=== Dokumentauszug ===

Danach kommen die normalen Bürger einer Kommune. Hier ist die Konkurrenz zu
Verlagsangeboten direkt, die Vertriebsleistung der Bibliothek aber auch zu
bewerten, der Tarif müsste irgendwo in der Mitte liegen.
Und schließlich kommen Nutzer außerhalb der Kommune, hier wäre der Tarif etwa
identisch mit dem aus einem kommerziellen Modell.
Es wäre nun Aufgabe der Kommune zu entscheiden, wie weit sie den
Bildungsauftrag ihrer Bibliothek fassen wollen, was sie als originäre Aufgabe
einer Kommune betrachten.
Es mag vielleicht eine ungewohnte Diskussion sein. Aber kommen wir gemeinsam
wirklich drum herum?
Die Situation ist auch neu. Im Bereich gedruckter Bücher haben Verleger
eigentlich nie eine Konkurrenzsituation gesehen und die Leistungen der
Bibliotheken zur Leseförderung, kulturellen und Bildungsarbeit geschätzt und
gefördert. Bei E-Books ist eine ganz andere Nutzungssituation gegeben. Das zu
leugnen bringt auch nicht weiter.
Im übrigen werden Autoren umsatzbezogen honoriert, wenn also ein
kommerzielles Mietmodell entsteht, dann werden die Autoren an den Erlösen
daraus beteiligt, verdienen also an jeder Ausleihe. Das ist kein Thema der
Verwertungsgesellschaft, meines Wissens...
Herzliche Grüße
Matthias Ulmer
Am 11.10.2012 um 15:25 schrieb Eric Steinhauer
<eric.steinhauer@xxxxxxxxxxxxxxxx>:
Liebe Liste,
in einer Pressemitteilung auf börsenblatt.net, in der ein neues
Geschäftsmodell für die Direkt-Ausleihe von eBooks über Verlage bzw.

===

Aufgabenstellung:
1. In welchen Bereichen haben Verleger laut dem Auszug zur E-Book-Ausleihe die Leistungen der Bibliotheken geschätzt und gefördert? Nenne alle.
2. Knüpfe an das Ende des Auszugs zur E-Book-Ausleihe an und schreibe ihn weiter.

=== Quellenmaterial ===

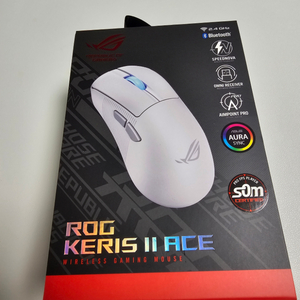 asus keris 2 ace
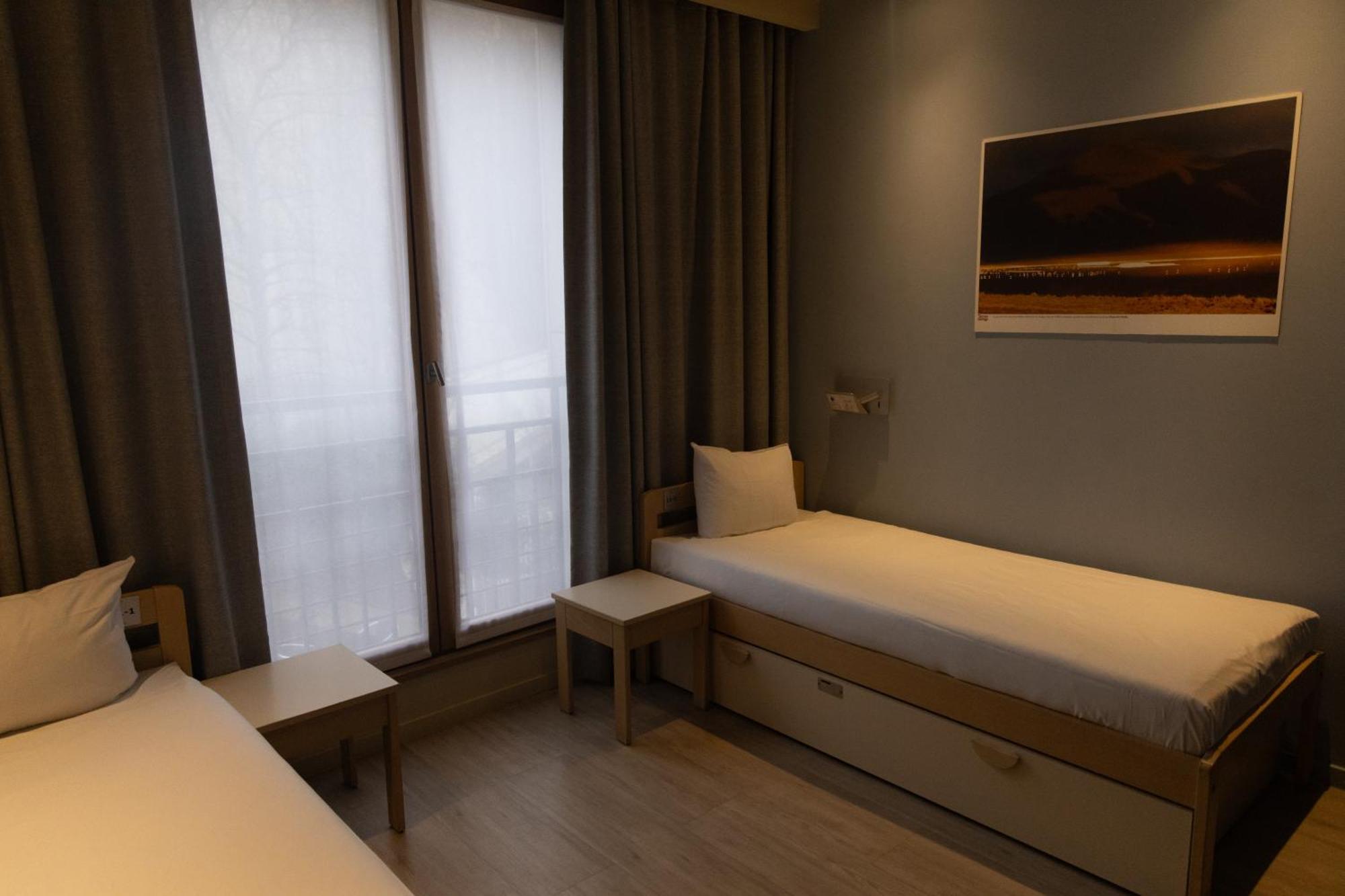 Adveniat Hostel Parijs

===

Lösungen:
1. Leseförderung, kulturelle Arbeit, Bildungsarbeit

2.
Verwerter direkt an Leser vorgestellt wird, spricht Herr Ulmer vom
Börsenverein bemerkenswerten Klartext:
"Längst sprächen die Bibliotheken nicht mehr ihre ursprüngliche, eher
einkommensschwache Zielgruppe an, sondern einen wesentlich größeren
Nutzerkreis."
Quelle: http://www.boersenblatt.net/552865/
Öffentliche Bibliotheken sind also für sozialschwache Bevölkerungskreise
da. Wer den hermeneutischen Schlüssel für die Unterfinanzierung von
Bibliotheken im Vergleich zur so genannten Hochkultur sucht, hier ist
er. Bibliotheken sind nicht Bildungs- oder Kultureinrichtungen, wie man
immer denkt, sondern ressortieren offenbar bei der Armenfürsorge. Da die
Sozialbudgets bekanntlich die größten sind, sind das doch tolle Aussichten.
Außerdem können sich interessante neue Kooperationsmöglichkeiten mit dem
Buchhandel ergeben, denn die örtliche "Büchertafel" nimmt sicher gerne
Ladenhüter und Remittenden, die die Besserverdienenden nicht haben
wollen, in ihren Bestand auf. Geschenkt, versteht sich. :)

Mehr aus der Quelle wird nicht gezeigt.